116 3rd St SE
Cedar Rapids, Iowa 52401
In televised remarks this week, Gov. Kim Reynolds announced stronger mask and public gathering restrictions meant to impede the spread of COVID-19 throughout the state.
Speaking directly to Iowans through a prime-time broadcast, perhaps the first such address by any Iowa governor, makes an important statement - that the coronavirus pandemic is real and it is threatening the lives of Iowans.
'I'm afraid that these mild cases have created a mind-set where Iowans have become complacent. Where we've lost sight of why it was so important to flatten the curve,” Reynolds said Tuesday in remarks aired by Iowa PBS.
It marks a subtle yet welcome shift from Reynolds' usual public statements about the virus. While we applaud the governor's new tenor, we have to say the latest round of requirements comes up lacking.
Reynolds expanded her initial mask order from last week to include more activities and situations, yet broad exceptions will diminish its effect.
States have different fine print on their mask mandates, but Reynolds' new order is unique in requiring masks only for interactions of 15 minutes or longer. The regulation does not appear to be backed by scientific evidence. It opens a big loophole for anyone looking to find one.
The White House coronavirus task force recommends Iowa adopt a mask requirement for 'all public settings.” In the latest report, all 99 counties were rated in the red zone, noting 'exponential and unyielding” spread of the coronavirus.
The laundry list of exceptions only provides fuel to the naysayers ready to pounce on any piece of the order that is subject to interpretation. Reynolds' mask requirement would be much improved by nixing the 15-minute rule. This editorial board still would favor even stronger and simpler restrictions to curb viral transmission, but a real mask mandate would be a great place to start.
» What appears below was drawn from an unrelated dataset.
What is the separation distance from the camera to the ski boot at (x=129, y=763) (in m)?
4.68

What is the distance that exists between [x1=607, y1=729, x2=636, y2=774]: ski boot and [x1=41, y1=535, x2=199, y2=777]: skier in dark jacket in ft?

It's true, as Reynolds often says, police can't enforce full compliance of a mask mandate. But the same is true of all laws and regulations put in place to protect people, and it doesn't stop the government from trying. Reynolds is right to offer Iowans a sober take on enforcement challenges, but she undercuts her own message when she repeatedly falls back on those talking points.
The governor has a pen for signing orders and a phone for directing her public safety staff, both crucial tools in fighting the pandemic. But she also has a bully pulpit she could employ to greater effect.
Instead of reminding Iowans that we don't have enough cops to enforce a mask mandate, Reynolds should just tell Iowans to wear the damn masks.